_Aim of the task_.
Given the material below, return only the lines starting at the line with "Researchers modeled phage" and ending at the line with "The framework distinguishes", exactly as they appear.

_Records_.
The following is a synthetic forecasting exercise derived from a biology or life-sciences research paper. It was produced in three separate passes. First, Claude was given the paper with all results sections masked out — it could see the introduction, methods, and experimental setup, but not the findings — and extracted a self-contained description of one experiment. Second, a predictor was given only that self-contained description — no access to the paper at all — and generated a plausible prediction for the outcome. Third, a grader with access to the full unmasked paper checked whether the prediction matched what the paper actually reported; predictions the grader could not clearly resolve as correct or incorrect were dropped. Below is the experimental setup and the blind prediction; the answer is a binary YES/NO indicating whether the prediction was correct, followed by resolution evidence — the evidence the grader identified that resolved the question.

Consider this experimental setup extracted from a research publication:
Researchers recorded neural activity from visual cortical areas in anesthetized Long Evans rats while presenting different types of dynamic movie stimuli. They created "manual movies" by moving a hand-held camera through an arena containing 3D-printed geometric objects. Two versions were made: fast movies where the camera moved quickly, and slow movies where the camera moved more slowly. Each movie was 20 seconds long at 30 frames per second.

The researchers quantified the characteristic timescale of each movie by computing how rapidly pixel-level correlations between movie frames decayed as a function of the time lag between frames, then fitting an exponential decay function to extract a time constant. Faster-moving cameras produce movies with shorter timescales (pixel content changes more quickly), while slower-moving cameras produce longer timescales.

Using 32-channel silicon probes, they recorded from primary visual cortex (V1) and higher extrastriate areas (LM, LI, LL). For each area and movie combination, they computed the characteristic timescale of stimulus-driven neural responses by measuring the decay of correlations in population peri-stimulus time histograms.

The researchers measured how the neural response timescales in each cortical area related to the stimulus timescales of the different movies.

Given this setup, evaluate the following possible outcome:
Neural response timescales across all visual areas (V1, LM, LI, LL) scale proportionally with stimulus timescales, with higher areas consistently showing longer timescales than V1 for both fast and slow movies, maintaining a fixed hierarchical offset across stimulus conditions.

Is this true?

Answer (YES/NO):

--

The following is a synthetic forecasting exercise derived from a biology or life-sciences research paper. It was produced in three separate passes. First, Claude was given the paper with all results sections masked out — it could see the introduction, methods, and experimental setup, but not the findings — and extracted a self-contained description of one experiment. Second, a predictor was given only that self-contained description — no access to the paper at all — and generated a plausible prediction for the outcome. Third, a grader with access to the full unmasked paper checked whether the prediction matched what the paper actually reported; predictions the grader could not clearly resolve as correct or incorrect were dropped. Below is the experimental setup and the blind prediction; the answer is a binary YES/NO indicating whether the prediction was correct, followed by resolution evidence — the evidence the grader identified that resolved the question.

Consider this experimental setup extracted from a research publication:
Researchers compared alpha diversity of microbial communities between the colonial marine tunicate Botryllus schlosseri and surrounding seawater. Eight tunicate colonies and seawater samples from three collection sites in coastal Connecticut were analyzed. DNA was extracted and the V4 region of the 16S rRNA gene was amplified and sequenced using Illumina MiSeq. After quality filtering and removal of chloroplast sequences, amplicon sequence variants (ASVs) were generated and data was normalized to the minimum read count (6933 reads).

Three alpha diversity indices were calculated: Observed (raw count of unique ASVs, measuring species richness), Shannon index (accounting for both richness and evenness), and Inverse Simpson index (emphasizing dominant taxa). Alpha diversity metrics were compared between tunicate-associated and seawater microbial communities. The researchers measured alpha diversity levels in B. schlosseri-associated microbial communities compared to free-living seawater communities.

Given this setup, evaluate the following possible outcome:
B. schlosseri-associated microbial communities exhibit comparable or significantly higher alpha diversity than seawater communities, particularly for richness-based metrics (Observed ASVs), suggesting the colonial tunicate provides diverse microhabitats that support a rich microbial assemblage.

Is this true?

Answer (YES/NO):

---

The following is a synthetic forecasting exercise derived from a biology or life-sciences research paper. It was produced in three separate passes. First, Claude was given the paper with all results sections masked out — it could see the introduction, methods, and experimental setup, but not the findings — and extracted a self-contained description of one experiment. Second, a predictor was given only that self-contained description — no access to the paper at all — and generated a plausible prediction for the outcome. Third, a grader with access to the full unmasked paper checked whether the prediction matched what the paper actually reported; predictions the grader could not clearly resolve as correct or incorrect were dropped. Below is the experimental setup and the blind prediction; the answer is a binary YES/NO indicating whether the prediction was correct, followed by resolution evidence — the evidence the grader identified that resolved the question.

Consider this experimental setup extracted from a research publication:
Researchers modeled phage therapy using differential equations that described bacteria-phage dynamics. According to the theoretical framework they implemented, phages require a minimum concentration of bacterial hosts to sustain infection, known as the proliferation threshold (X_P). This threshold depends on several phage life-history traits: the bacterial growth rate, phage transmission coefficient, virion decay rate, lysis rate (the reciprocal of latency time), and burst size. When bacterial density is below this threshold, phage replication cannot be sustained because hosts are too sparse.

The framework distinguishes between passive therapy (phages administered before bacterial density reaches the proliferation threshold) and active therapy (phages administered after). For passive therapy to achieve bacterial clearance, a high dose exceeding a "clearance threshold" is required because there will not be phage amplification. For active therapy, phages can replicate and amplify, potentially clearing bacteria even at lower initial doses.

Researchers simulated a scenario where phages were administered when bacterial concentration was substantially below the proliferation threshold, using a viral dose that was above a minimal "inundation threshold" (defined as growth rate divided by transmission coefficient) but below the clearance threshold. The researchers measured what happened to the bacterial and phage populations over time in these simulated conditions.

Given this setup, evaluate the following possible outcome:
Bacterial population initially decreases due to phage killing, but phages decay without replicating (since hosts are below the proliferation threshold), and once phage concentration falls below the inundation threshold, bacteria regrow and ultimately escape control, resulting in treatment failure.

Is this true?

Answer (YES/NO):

_Completed task_.
Researchers modeled phage therapy using differential equations that described bacteria-phage dynamics. According to the theoretical framework they implemented, phages require a minimum concentration of bacterial hosts to sustain infection, known as the proliferation threshold (X_P). This threshold depends on several phage life-history traits: the bacterial growth rate, phage transmission coefficient, virion decay rate, lysis rate (the reciprocal of latency time), and burst size. When bacterial density is below this threshold, phage replication cannot be sustained because hosts are too sparse.

The framework distinguishes between passive therapy (phages administered before bacterial density reaches the proliferation threshold) and active therapy (phages administered after). For passive therapy to achieve bacterial clearance, a high dose exceeding a "clearance threshold" is required because there will not be phage amplification. For active therapy, phages can replicate and amplify, potentially clearing bacteria even at lower initial doses.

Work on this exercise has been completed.